The main points of the treaty were the following:
- There should be a uniform flat rate to mail a letter anywhere in the world
- Postal authorities should give equal treatment to foreign and domestic mail
- Each country should retain all money it has collected for international postage
At its inception the Universal Postal Union had 22 states, which for the first time were united to regulate and improve connections around the world.
The postal service: the ancestor of email
You may be wondering why a company that offers mobile communication services is writing an article on World Post Day. That is a very good question!
Well, the answer is that as we deal with email services, we couldn’t help but celebrate their “grandfather”. Yes, for all intents and purposes we can say that the email is the direct (and digital) descendant of snail mail, and even nowadays they maintain some common features. For example, they can both be received and sent all over the world (Yes, there is a post office even in Antarctica, and all expeditioners are provided with an AAD email account).
The advantages of email over snail mail
Although there are several commonalities between these two relatives of the communication world, email stands out from its predecessor by some advantages that are particularly strategic if we consider them in the interconnected world where we live today. Here is some:
- It is cheaper because it has the same cost regardless of geographic distances
- Mail addresses are personal and can be password protected. Therefore, they allow for greater privacy. Snail mail needs a physical address where it can be delivered and can also be picked up/read by other people. Imagine how many less problems Harry Potter would have had if the letter to Hogwarts had been digital! No Uncle Vernon could have gotten in the way of receiving it.

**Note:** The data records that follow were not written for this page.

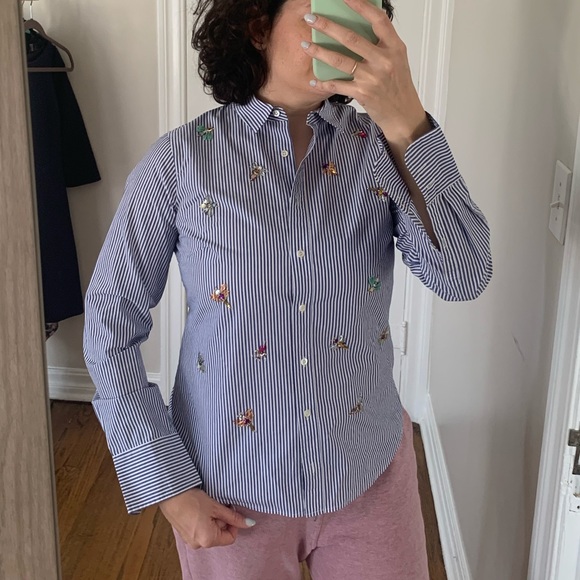 J. Crew RARE Blue / White Striped Button Up w Bug details - Picture 2 of 12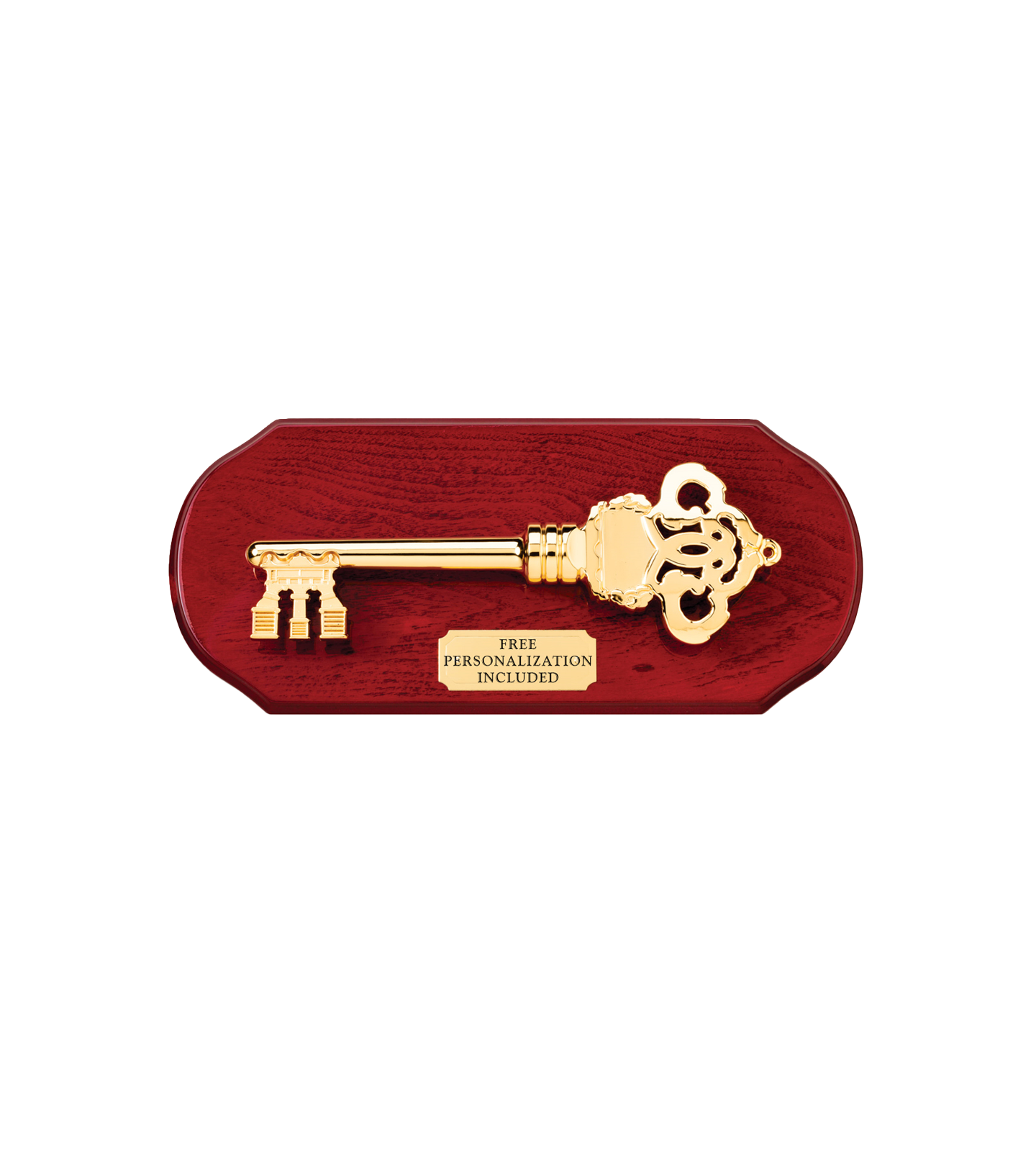 Gold Key On Cherry Wood Plaque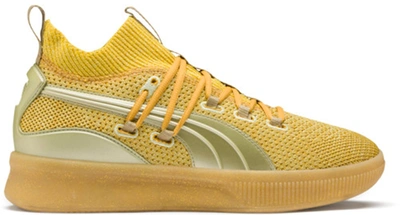 Pre-owned Puma  Clyde Court Disrupt Title Run In Metallic Gold/metallic Gold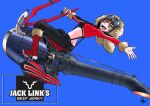  1girl black_pants blue_background boots brown_headwear butt_crack engine fur_trim goggles goggles_on_head holding jack_link&#039;s matsuda_miki open_hand open_mouth pants personification real_life red_footwear v-shaped_eyebrows waco_ato wheel yellow_eyes 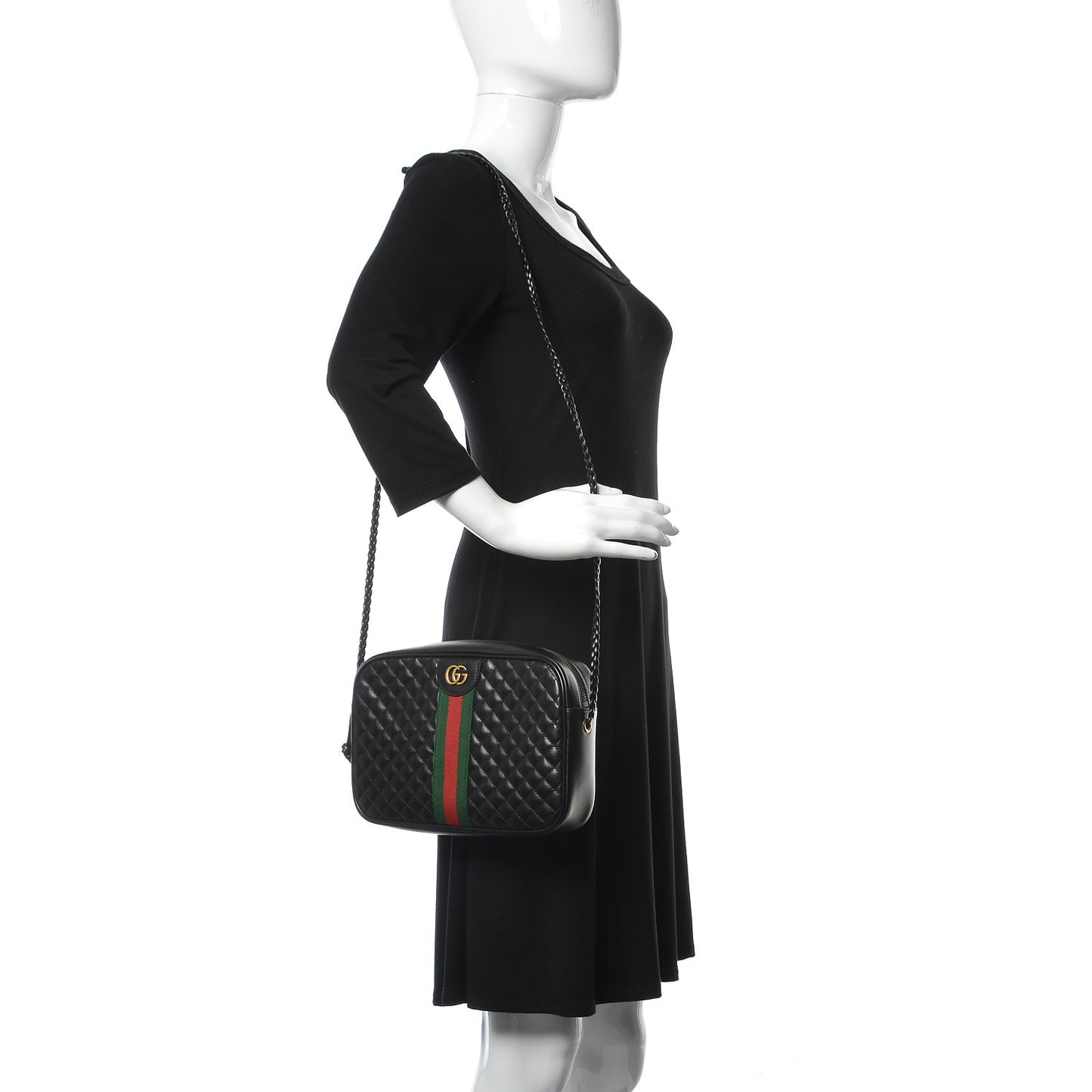 Calfskin Web Trapuntata Small GG Shoulder Bag Black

- Emails can be received at any time of the day or night, although netiquette for commercial communications and advertising recommends avoiding night-time or holidays. With automated emails, you can also set the best sending time according to the time zone of your recipients.
- Letters are often at risk of being lost, whereas with good email deliverability all your emails can arrive correctly in recipients’ inboxes
- Emails can be automated, i.e. scheduled and sent by software without the need for any manual intervention by a person. This may not be very interesting for sending romantic emails to your crush, but it is very important for companies, who can send their customers their communications always at the right time.
- Emails have less environmental impact. Paper consumption is a major issue in our society, and we should all strive to reduce its use as much as possible. Email allows contracts and any other type of communication to be sent in digital format, saving several resources. Moreover, snail mail must be delivered by land or air transport, with the obvious consumption of fuel and carbon dioxide that this entails.
- At last, the spam! We have all come across at least once those nasty flyers with offers from the local supermarket, or about the opening of a new neighbourhood car wash.
Well, another of the great advantages of email over snail mail, is that you can always choose what to stop receiving in your inbox because it annoys you or simply doesn’t interest you anymore. Nowadays the majority of newsletter is sent following very severe anti-spam policy so that each person can be more protected over digital fraud attempts.
On the other hand, it would be very difficult to find the flyer man right when he is about to put advertising in your mailbox, and it probably wouldn’t even be polite to stop his work…
In short, email and snail mail are two distant relatives that still have more in common than you might think, but also a lot of differences. Email marketing, that is the use of email for advertising and commercial purposes, is becoming more and more important every year, also because of the increasing need to connect people in a fast and immediate way following the “new normal” derived from the Coronavirus pandemic.
On World Post Day, then, we thank the Universal Post Union for its influential and valuable work and look forward to continuing together on the path of providing people with increasingly effective and sustainable communication.